Deux hommes s'approchèrent d'Anthea pour lui saisir les bras, mais elle se dégagea d'une forte secousse en leur lançant un regard peu amène, si bien qu'ils la relâchèrent  mais pointèrent leurs armes  vers elle.

- Prisonniers? Mais enfin Portia! Si c'est Père qui t'envoie...

- Mais que crois-tu donc au juste? S'emporta Portia. Que nous t'avons pleuré jusqu'à aujourd'hui? Ce serait te donner bien trop d'importance! Retiens bien ceci : nul n'est indispensable!

Portia lui tournait à présent le dos, mais lorsqu'elle se retourna pour lui faire face à nouveau, un étrange sourire tordait ses lèvres minces, de ces sourires qui vous rendent nerveux parce qu'ils ne gagnent pas le regard.

- Personne ne m'envoie, je prends mes décisions seule, mais il se trouve que j'ai besoin de toi pour régler un petit contentieux. Après cela, je me moque bien de ce que tu feras... Hum...
Mais pas sûre que ce soit le cas de tout le monde... Récapitulons! De quoi
peut-on t'accuser au juste? Désertion?


Puis elle se tourna vers Gareth qui était lui aussi tenu en joue par cinq de ses soldats.

- Haute trahison? Sais-tu ce qu'il peut en coûter de... Comment appeler cela? Forniquer avec l'ennemi?
Surtout en ces temps agités où tout cette pègre commence sérieusement à nous ennuyer...

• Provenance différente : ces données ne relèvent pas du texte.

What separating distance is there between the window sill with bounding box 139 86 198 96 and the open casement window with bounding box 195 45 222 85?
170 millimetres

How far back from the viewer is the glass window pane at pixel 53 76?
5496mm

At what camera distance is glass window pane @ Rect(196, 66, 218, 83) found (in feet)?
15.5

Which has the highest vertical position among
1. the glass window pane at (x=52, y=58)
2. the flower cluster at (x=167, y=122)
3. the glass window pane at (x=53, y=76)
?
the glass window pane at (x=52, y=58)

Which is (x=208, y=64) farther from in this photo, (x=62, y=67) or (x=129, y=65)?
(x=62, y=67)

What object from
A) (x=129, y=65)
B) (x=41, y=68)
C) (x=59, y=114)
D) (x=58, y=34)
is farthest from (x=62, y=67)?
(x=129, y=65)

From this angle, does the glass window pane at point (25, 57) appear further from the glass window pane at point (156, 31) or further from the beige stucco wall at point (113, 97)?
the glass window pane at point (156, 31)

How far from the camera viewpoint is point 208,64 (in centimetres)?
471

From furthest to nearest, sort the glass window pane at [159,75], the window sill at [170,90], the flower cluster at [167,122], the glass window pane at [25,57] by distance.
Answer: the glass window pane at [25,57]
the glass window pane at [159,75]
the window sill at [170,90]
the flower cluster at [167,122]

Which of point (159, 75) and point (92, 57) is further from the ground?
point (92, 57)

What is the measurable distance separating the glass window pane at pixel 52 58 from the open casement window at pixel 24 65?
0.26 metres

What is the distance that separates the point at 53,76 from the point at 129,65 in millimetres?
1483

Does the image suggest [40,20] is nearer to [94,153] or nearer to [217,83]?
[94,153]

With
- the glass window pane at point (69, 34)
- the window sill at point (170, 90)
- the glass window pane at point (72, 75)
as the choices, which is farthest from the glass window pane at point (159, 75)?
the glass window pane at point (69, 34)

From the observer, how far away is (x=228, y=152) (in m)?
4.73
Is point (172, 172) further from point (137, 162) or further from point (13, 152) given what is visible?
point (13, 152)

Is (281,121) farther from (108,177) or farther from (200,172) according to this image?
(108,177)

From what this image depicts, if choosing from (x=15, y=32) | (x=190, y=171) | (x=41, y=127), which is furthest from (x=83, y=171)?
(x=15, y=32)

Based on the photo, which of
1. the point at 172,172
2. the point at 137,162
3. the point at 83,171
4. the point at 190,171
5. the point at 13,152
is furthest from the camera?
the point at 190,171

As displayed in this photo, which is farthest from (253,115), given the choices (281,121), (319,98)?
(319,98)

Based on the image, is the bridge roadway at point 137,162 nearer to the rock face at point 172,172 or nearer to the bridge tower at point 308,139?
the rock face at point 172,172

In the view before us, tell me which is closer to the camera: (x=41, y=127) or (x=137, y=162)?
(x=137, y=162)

- Tu es sérieuse? Coupa Anthéa interloquée par l'attitude haineuse de sa sœur. Qu'ai-je bien pu te faire de si terrible pour que tu m'en veuilles à ce point? Je suis partie, c'est vrai, mais je n'avais pas le choix et je n'ai jamais voulu te causer le moindre tort à travers ma fugue!

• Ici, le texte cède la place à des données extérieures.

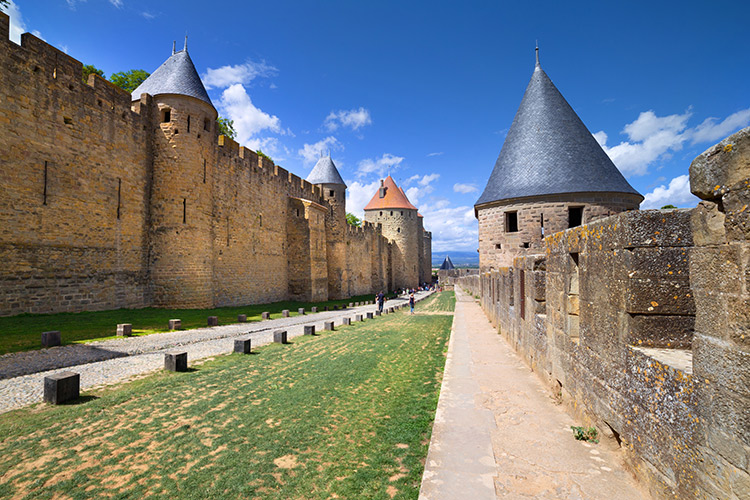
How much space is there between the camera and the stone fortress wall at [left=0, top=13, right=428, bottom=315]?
10445 mm

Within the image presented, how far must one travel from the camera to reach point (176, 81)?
15.6m

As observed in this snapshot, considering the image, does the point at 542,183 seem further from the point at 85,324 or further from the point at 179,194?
the point at 85,324

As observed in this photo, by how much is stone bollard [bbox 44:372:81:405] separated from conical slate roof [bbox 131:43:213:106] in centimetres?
1421

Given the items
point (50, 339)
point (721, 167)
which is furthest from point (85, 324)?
point (721, 167)

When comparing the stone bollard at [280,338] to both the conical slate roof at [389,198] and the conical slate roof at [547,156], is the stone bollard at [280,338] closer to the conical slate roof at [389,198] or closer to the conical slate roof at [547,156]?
the conical slate roof at [547,156]

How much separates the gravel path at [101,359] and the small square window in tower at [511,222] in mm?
10917

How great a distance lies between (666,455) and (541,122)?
17.7m

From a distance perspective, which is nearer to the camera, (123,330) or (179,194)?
(123,330)

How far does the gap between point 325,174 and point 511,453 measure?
32430 mm

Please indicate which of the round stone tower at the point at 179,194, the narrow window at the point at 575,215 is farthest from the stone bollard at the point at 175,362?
the narrow window at the point at 575,215

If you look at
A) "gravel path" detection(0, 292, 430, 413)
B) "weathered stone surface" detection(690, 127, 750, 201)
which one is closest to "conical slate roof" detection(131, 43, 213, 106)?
"gravel path" detection(0, 292, 430, 413)

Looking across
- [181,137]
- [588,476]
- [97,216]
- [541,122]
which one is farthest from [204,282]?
[541,122]

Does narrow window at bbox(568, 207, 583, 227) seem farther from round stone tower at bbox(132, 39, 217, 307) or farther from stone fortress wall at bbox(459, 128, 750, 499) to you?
round stone tower at bbox(132, 39, 217, 307)

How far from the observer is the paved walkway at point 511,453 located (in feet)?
7.20
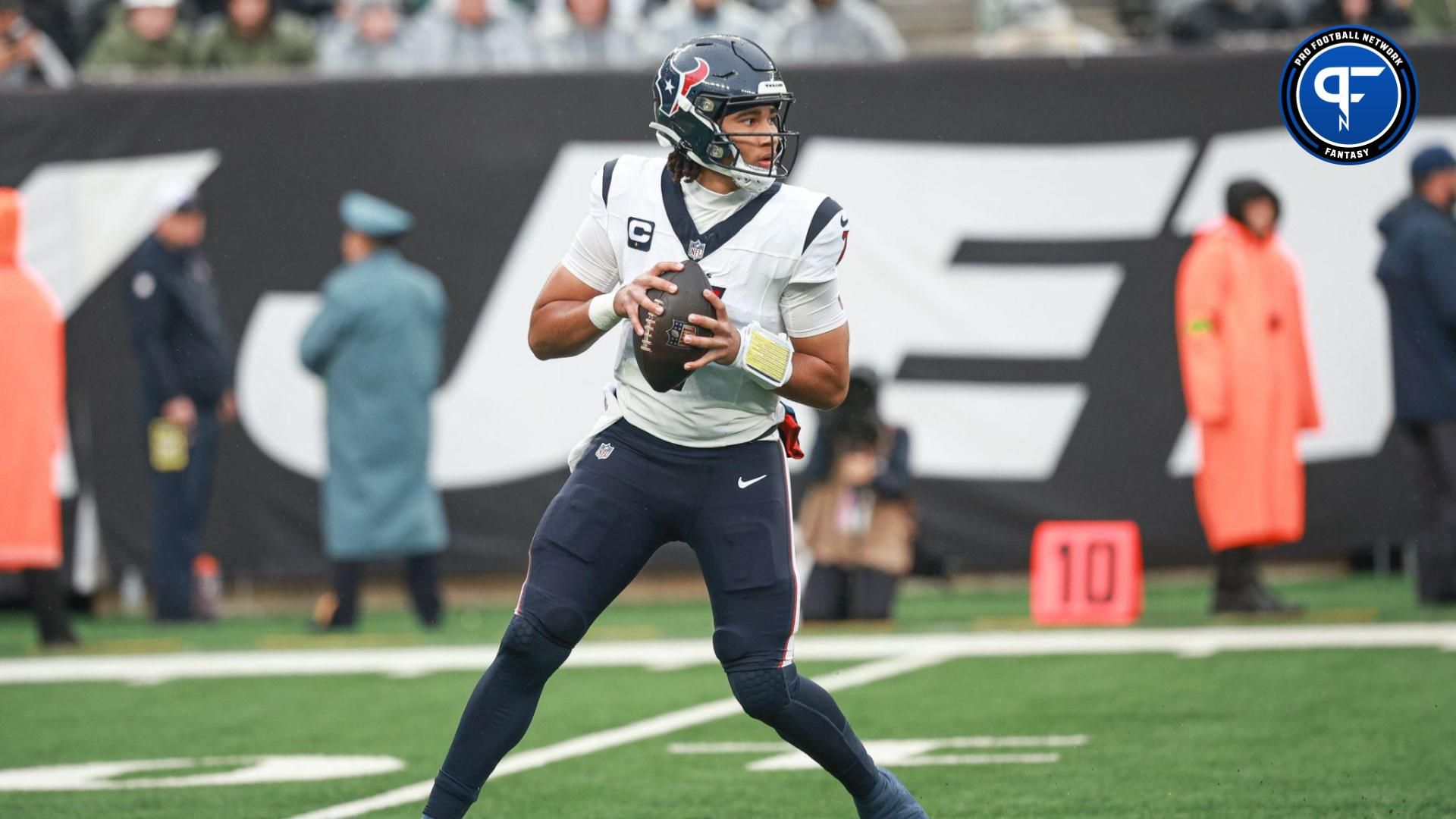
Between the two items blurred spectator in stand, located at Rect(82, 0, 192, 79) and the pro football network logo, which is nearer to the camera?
the pro football network logo

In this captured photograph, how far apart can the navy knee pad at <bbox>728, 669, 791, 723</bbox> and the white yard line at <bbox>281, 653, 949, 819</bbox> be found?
1.43 meters

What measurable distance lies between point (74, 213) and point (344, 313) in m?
2.22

- Parce que tu es bien trop sotte et égoïste pour évaluer la portée de tes actes et leur dommages collatéraux! Mais cette fois-ci il faudra que tu t'en expliques. Ne comptes pas t'en sortir aussi facilement que lorsque nous étions enfants. Mais trêves de bavardages! Mon temps est précieux et je t'en ai accordé bien trop! Emmenez-les! Ordonna Portia aux soldats qui encerclaient Anthea et Gareth. Puis elle se tourna vers la dizaine d'hommes qui était restée à ses côtés.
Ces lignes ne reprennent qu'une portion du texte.